### Set exercise
Render every line of the entries below as a JSON list of strings, one string per line, with blank lines omitted. Leave the pictures out of the list.

>> BEGIN Rows

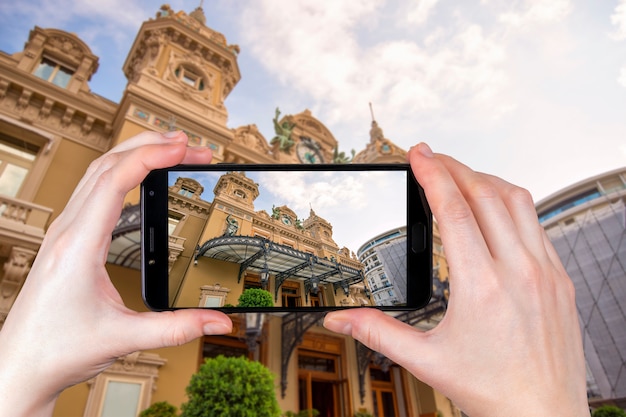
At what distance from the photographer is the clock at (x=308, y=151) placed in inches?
558

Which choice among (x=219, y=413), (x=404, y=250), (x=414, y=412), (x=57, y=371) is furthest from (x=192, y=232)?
(x=414, y=412)

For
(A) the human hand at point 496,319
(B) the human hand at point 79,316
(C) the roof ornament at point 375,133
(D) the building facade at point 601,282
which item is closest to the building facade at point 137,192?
(B) the human hand at point 79,316

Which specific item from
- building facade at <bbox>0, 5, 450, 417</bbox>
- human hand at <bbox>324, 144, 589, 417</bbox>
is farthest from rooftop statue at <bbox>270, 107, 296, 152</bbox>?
human hand at <bbox>324, 144, 589, 417</bbox>

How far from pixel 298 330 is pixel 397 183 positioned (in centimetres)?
827

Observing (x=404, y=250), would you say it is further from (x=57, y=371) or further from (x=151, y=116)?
(x=151, y=116)

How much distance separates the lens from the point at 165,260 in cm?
162

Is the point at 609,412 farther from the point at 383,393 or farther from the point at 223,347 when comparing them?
the point at 223,347

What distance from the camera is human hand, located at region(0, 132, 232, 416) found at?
1104 mm

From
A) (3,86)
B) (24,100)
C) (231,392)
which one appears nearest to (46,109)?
(24,100)

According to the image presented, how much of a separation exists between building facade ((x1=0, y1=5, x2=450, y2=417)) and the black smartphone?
11cm

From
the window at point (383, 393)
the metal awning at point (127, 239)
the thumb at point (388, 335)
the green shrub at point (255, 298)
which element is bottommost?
the window at point (383, 393)

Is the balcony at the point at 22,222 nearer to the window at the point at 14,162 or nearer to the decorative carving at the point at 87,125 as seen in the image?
the window at the point at 14,162

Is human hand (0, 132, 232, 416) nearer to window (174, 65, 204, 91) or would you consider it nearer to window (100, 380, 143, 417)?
window (100, 380, 143, 417)

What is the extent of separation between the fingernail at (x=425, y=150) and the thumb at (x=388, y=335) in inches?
26.3
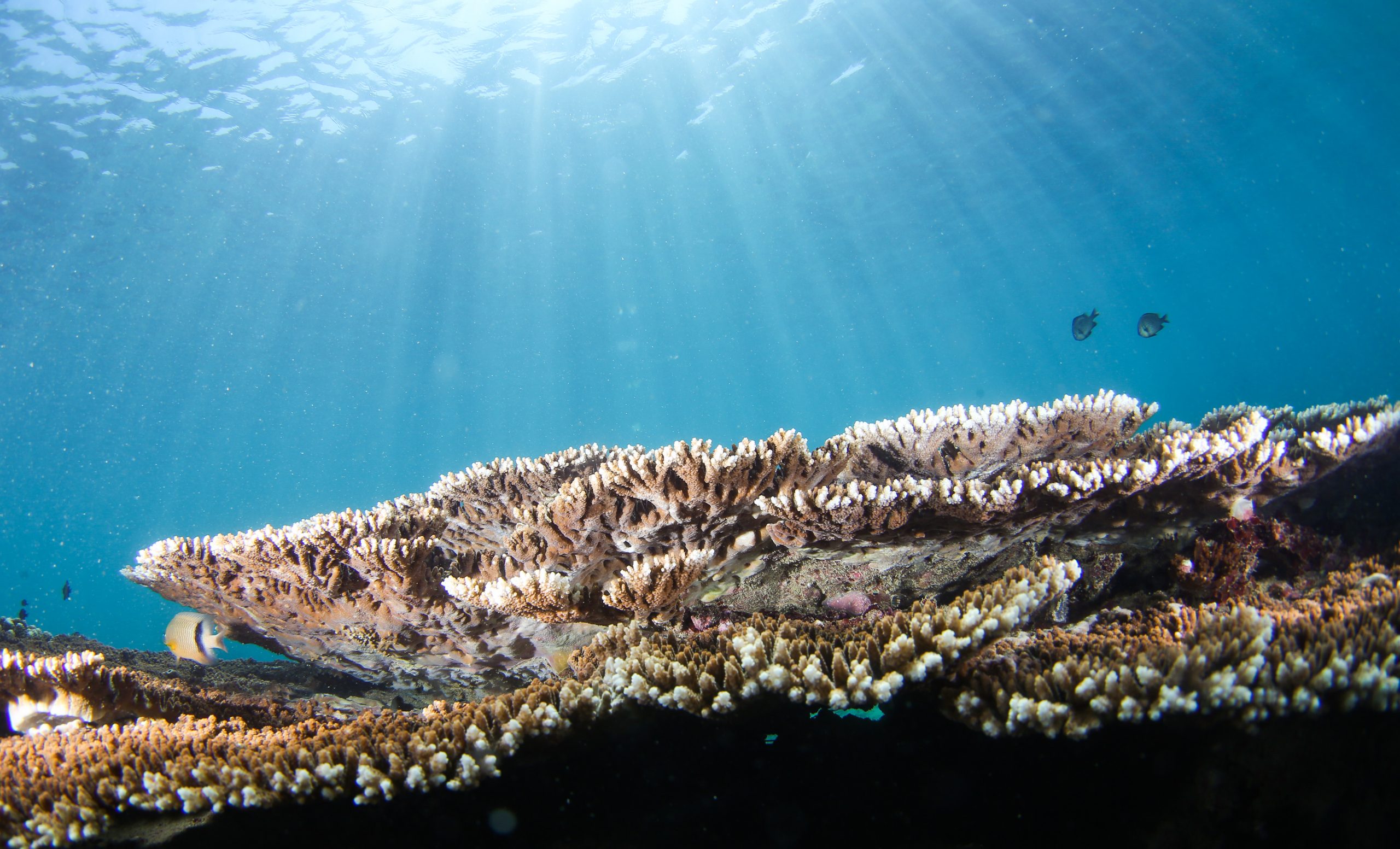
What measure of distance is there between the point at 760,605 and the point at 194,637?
13.1 ft

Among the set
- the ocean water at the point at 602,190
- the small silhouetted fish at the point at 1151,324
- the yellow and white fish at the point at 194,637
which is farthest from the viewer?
the ocean water at the point at 602,190

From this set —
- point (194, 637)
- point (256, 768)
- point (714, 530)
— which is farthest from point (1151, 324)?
point (194, 637)

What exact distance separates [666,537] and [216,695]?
10.3 ft

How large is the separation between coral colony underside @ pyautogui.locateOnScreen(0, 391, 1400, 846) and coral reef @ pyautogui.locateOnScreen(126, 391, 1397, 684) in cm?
2

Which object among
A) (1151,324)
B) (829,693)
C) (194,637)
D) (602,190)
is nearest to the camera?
(829,693)

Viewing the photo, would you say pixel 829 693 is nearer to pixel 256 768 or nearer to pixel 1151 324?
pixel 256 768

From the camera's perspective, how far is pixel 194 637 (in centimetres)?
400

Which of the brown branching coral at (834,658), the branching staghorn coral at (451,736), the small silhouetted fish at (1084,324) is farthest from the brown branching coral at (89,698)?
the small silhouetted fish at (1084,324)

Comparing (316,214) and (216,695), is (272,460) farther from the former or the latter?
(216,695)

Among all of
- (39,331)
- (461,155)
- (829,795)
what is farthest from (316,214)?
(829,795)

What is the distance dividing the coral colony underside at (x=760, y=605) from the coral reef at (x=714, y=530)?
22 millimetres

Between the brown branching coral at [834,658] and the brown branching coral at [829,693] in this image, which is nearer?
the brown branching coral at [829,693]

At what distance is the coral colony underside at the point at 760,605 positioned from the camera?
199 cm

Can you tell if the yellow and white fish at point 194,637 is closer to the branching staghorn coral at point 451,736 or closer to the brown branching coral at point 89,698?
the brown branching coral at point 89,698
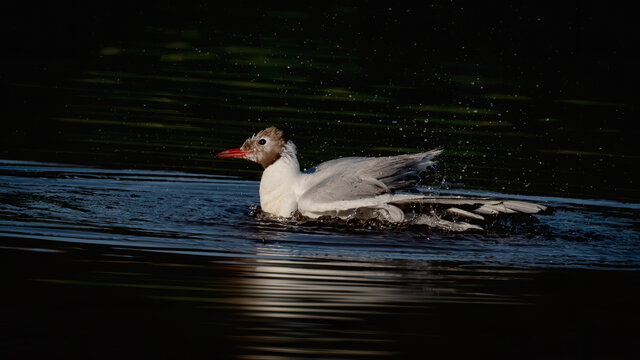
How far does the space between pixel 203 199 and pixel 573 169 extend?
4.51 meters

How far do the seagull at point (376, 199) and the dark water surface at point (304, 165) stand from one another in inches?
8.5

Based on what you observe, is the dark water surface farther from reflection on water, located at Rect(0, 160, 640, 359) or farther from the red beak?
the red beak

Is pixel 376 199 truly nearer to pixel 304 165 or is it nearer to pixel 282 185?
→ pixel 282 185

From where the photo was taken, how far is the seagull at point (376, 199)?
11.5 metres

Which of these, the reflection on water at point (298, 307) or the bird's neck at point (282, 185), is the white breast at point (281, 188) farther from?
the reflection on water at point (298, 307)

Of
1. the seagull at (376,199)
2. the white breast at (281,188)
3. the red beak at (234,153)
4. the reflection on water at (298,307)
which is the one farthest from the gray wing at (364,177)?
the reflection on water at (298,307)

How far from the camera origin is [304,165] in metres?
15.1

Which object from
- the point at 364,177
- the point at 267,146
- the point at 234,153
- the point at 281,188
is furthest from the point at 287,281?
the point at 234,153

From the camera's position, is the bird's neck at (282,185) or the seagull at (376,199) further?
the bird's neck at (282,185)

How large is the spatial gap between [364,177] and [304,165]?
3456 mm

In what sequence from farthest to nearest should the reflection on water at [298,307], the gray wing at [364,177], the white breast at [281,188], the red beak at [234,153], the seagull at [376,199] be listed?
1. the red beak at [234,153]
2. the white breast at [281,188]
3. the gray wing at [364,177]
4. the seagull at [376,199]
5. the reflection on water at [298,307]

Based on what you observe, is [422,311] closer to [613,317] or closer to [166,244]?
[613,317]

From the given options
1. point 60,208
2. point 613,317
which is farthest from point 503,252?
point 60,208

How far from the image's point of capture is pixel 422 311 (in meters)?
8.61
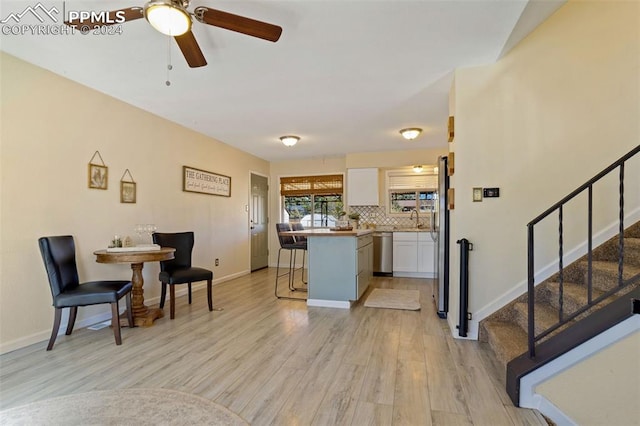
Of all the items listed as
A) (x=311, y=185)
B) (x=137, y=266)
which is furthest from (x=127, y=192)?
(x=311, y=185)

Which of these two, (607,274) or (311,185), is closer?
(607,274)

>> END Rows

### Exercise output
[
  "At what distance from the photographer is the clock at (x=308, y=151) placed in inches?",
  "558",
  "Which choice among (x=219, y=413), (x=404, y=250), (x=414, y=412), (x=57, y=371) is furthest from (x=192, y=232)?",
  "(x=414, y=412)",
  "For",
  "(A) the human hand at point 496,319",
  "(B) the human hand at point 79,316",
  "(C) the roof ornament at point 375,133",
  "(D) the building facade at point 601,282",
  "which item is closest to the building facade at point 137,192?",
  "(B) the human hand at point 79,316",
  "Which specific item from",
  "- building facade at <bbox>0, 5, 450, 417</bbox>",
  "- human hand at <bbox>324, 144, 589, 417</bbox>",
  "is farthest from rooftop statue at <bbox>270, 107, 296, 152</bbox>?",
  "human hand at <bbox>324, 144, 589, 417</bbox>",
  "How far from pixel 298 330 is pixel 397 183 positioned (in centimetres)?",
  "827",
  "Observing (x=404, y=250), would you say it is further from (x=57, y=371) or further from (x=151, y=116)?",
  "(x=151, y=116)",
  "How much distance separates the lens from the point at 165,260 in cm?",
  "162",
  "Is the point at 609,412 farther from the point at 383,393 or farther from the point at 223,347 when comparing them?",
  "the point at 223,347",
  "What distance from the camera is human hand, located at region(0, 132, 232, 416) found at?",
  "1104 mm",
  "From",
  "A) (3,86)",
  "B) (24,100)",
  "C) (231,392)",
  "which one appears nearest to (46,109)?",
  "(24,100)",
  "According to the image presented, how much of a separation exists between building facade ((x1=0, y1=5, x2=450, y2=417)) and the black smartphone?",
  "11cm",
  "From",
  "the window at point (383, 393)",
  "the metal awning at point (127, 239)",
  "the thumb at point (388, 335)",
  "the green shrub at point (255, 298)",
  "which element is bottommost?",
  "the window at point (383, 393)",
  "Is the balcony at the point at 22,222 nearer to the window at the point at 14,162 or nearer to the decorative carving at the point at 87,125 as seen in the image?",
  "the window at the point at 14,162",
  "Is human hand (0, 132, 232, 416) nearer to window (174, 65, 204, 91) or would you consider it nearer to window (100, 380, 143, 417)?",
  "window (100, 380, 143, 417)",
  "What is the extent of separation between the fingernail at (x=425, y=150) and the thumb at (x=388, y=335) in inches?",
  "26.3",
  "What measure of distance is there between the point at 760,605 and the point at 194,637?",
  "13.1 ft",
  "Among the set",
  "- the ocean water at the point at 602,190",
  "- the small silhouetted fish at the point at 1151,324",
  "- the yellow and white fish at the point at 194,637",
  "which is farthest from the viewer?",
  "the ocean water at the point at 602,190",
  "From this set —",
  "- point (194, 637)",
  "- point (256, 768)",
  "- point (714, 530)",
  "— which is farthest from point (1151, 324)?",
  "point (194, 637)",
  "What exact distance separates [666,537] and [216,695]?",
  "10.3 ft",
  "How large is the separation between coral colony underside @ pyautogui.locateOnScreen(0, 391, 1400, 846) and coral reef @ pyautogui.locateOnScreen(126, 391, 1397, 684) in cm?",
  "2",
  "Which object among",
  "A) (1151,324)",
  "B) (829,693)",
  "C) (194,637)",
  "D) (602,190)",
  "is nearest to the camera?",
  "(829,693)",
  "Viewing the photo, would you say pixel 829 693 is nearer to pixel 256 768 or nearer to pixel 1151 324?",
  "pixel 256 768",
  "From the camera's perspective, how far is pixel 194 637 (in centimetres)?",
  "400",
  "Which of the brown branching coral at (834,658), the branching staghorn coral at (451,736), the small silhouetted fish at (1084,324) is farthest from the brown branching coral at (89,698)?",
  "the small silhouetted fish at (1084,324)",
  "Comparing (316,214) and (216,695), is (272,460) farther from the former or the latter?",
  "(216,695)",
  "Among all of",
  "- (39,331)",
  "- (461,155)",
  "- (829,795)",
  "what is farthest from (316,214)?",
  "(829,795)",
  "What is the distance dividing the coral colony underside at (x=760, y=605) from the coral reef at (x=714, y=530)?",
  "22 millimetres",
  "Between the brown branching coral at [834,658] and the brown branching coral at [829,693] in this image, which is nearer?",
  "the brown branching coral at [829,693]",
  "At what distance is the coral colony underside at the point at 760,605 positioned from the camera?",
  "199 cm",
  "Can you tell if the yellow and white fish at point 194,637 is closer to the branching staghorn coral at point 451,736 or closer to the brown branching coral at point 89,698?",
  "the brown branching coral at point 89,698",
  "How far does the space between pixel 203 199 and pixel 573 169 extend?",
  "4.51 meters",
  "How far do the seagull at point (376, 199) and the dark water surface at point (304, 165) stand from one another in inches?",
  "8.5",
  "Based on what you observe, is the dark water surface farther from reflection on water, located at Rect(0, 160, 640, 359) or farther from the red beak?",
  "the red beak",
  "Is pixel 376 199 truly nearer to pixel 304 165 or is it nearer to pixel 282 185?",
  "→ pixel 282 185",
  "From where the photo was taken, how far is the seagull at point (376, 199)?",
  "11.5 metres",
  "Which of these, the reflection on water at point (298, 307) or the bird's neck at point (282, 185), is the white breast at point (281, 188) farther from?",
  "the reflection on water at point (298, 307)",
  "Of",
  "1. the seagull at (376,199)",
  "2. the white breast at (281,188)",
  "3. the red beak at (234,153)",
  "4. the reflection on water at (298,307)",
  "which is the one farthest from the gray wing at (364,177)?",
  "the reflection on water at (298,307)",
  "How far from the camera origin is [304,165] in metres?",
  "15.1",
  "Which object from",
  "- the point at 364,177",
  "- the point at 267,146",
  "- the point at 234,153",
  "- the point at 281,188",
  "is furthest from the point at 287,281?",
  "the point at 234,153",
  "From the camera's position, is the bird's neck at (282,185) or the seagull at (376,199) further?",
  "the bird's neck at (282,185)",
  "How large is the spatial gap between [364,177] and [304,165]?",
  "3456 mm",
  "In what sequence from farthest to nearest should the reflection on water at [298,307], the gray wing at [364,177], the white breast at [281,188], the red beak at [234,153], the seagull at [376,199] be listed?",
  "1. the red beak at [234,153]",
  "2. the white breast at [281,188]",
  "3. the gray wing at [364,177]",
  "4. the seagull at [376,199]",
  "5. the reflection on water at [298,307]",
  "Based on what you observe, is [422,311] closer to [613,317] or closer to [166,244]?",
  "[613,317]",
  "From the given options",
  "1. point 60,208",
  "2. point 613,317",
  "which is farthest from point 503,252?",
  "point 60,208",
  "How far from the image's point of capture is pixel 422 311 (in meters)?",
  "8.61",
  "Of all the items listed as",
  "A) (x=311, y=185)",
  "B) (x=137, y=266)",
  "which is furthest from (x=127, y=192)?",
  "(x=311, y=185)",
  "Which of these two, (607,274) or (311,185), is closer?",
  "(607,274)"
]